- **STATED TASK A**: Using the excerpt on the court's forfeiture ruling, decide whether each statement agrees with it: (i) the court found clear error in the district court's factual findings; (ii) whether the facts found are enough for probable cause is reviewed de novo; (iii) the narcotics-dog alert on the cash was enough on its own to establish probable cause. Answer yes or no for each and quote the words that decide it.
- **STATED TASK B**: Pick up the excerpt on the court's forfeiture ruling from where it stops and write what comes next.

- **EXCERPT PROVIDED**:
--------------------------------

As we have said, when reviewing a forfeiture order, we accept the district court's fact findings unless clearly erroneous. United States v. Land, 221 F.3d 1194, 1199 (11th Cir.2000). In this case, we see no clear error in the district court's factual findings. But in this Circuit one thing is clear: whether the facts as found by the district court are sufficient to establish probable cause is a question of law which we review de novo. See $121,100.00, 999 F.2d at 1507.
The district court relied on these circumstances to support its finding of probable cause: (1) "the quantity of cash... and its physical condition"; (2) "the route and circumstances surrounding Ms. Stanford's travel"; (3) "Ms. Stanford's lack of knowledge concerning the circumstances surrounding her trip to New York and the receipt of this money, including her inability to identify from whom she received it"; (4) "that Ms. Stanford twice was a `no show' for her scheduled departure from New York to Miami"; and (5) a narcotics-dog alert on the cash. None of these things standing alone is sufficient to establish the needed probable cause. Always keeping in mind that probable cause is a totality-of-the-circumstances test, we will consider each element in turn to determine how much weight, if any, should be assessed to it as part of the whole. See United States v. $36,634.00, 103 F.3d 1048, 1054 (1st Cir.1997). In conducting this analysis, we recognize that probable cause is a fact-driven, case-by-case inquiry. Kinds of facts that may be suspicious in a particular case may not be suspicious in a different case involving different circumstances.

--------------------------------

- **RECORD EXTRACTS**:
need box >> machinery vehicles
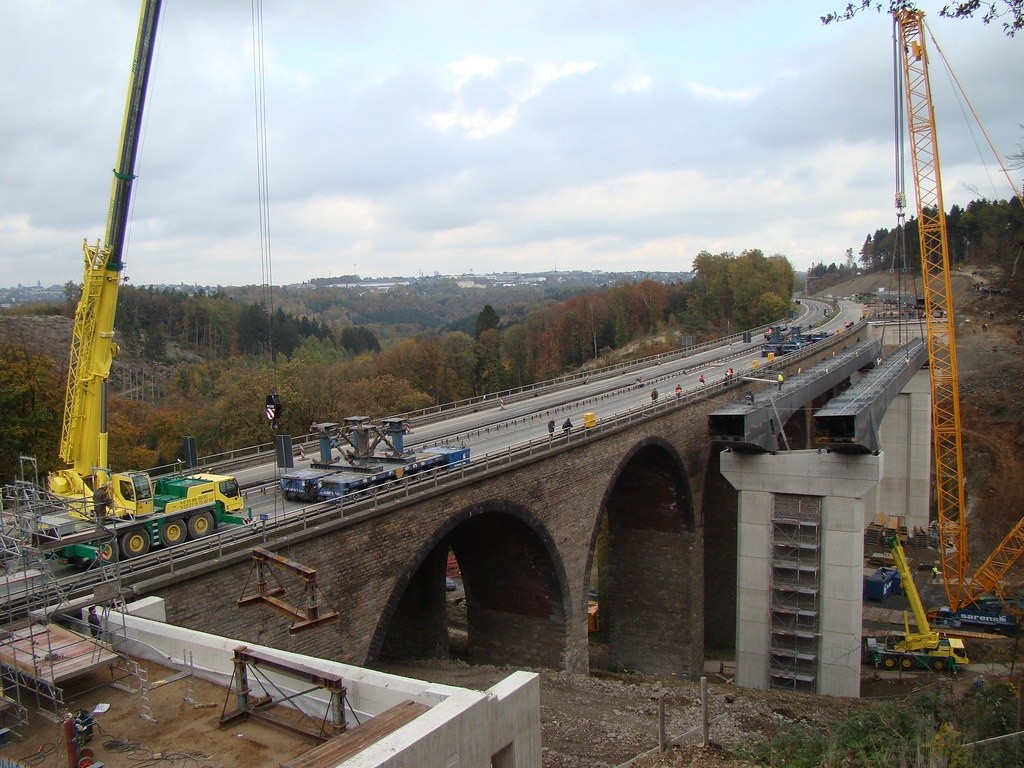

--------------------------------

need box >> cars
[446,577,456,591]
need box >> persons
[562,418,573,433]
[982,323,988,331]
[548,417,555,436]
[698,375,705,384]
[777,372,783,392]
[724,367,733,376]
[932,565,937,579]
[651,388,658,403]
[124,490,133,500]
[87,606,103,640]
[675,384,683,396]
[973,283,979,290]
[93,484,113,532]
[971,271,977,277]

--------------------------------

- **EXERCISE RESULT A**:
(i) No: "we see no clear error in the district court's factual findings."
(ii) Yes: "is a question of law which we review de novo."
(iii) No: "None of these things standing alone is sufficient to establish the needed probable cause."

- **EXERCISE RESULT B**:
Carrying a large amount of cash can indicate criminal activity. But it is not illegal to transport money this way. A large amount of cash does not — alone — satisfy the government's burden to show probable cause. $121,100.00, 999 F.2d at 1507. In addition, to support a forfeiture under section 881, there must be a link to criminal activity which must be a narcotics transaction.
The manner in which this currency was bundled indicates that it did not come directly from a bank; and we suppose it could suggest some kind of illegal source. But, even giving the government the benefit of an inference on illegal source, the way this currency was bundled does not indicate a connection specifically to drugs.
The evidence presented in support of probable cause need not "point to drugs to the exclusion of all other theories." Id. at 1508. But under section 881, the probable cause must be probable cause to believe a specific thing. Under section 881(a)(6), the government must evidence a connection — beyond proof that a drug crime may be one of several similarly likely possibilities — between the seized money and an illegal narcotics transaction. The way the money here was bundled, while possibly creating some suggestion of some criminal activity, assists hardly at all in making a more specific connection to drug crime. Based on the facts, as found, it is about as likely that the money — if not legitimate — was the result of extortion, gun running, bank robbery, illegal gambling, simple tax evasion, exporting stolen goods, or any number of other possibilities. Section 881 does not authorize civil forfeiture on the basis of probable cause of just any crime; it only authorizes forfeiture on the basis of a drug crime.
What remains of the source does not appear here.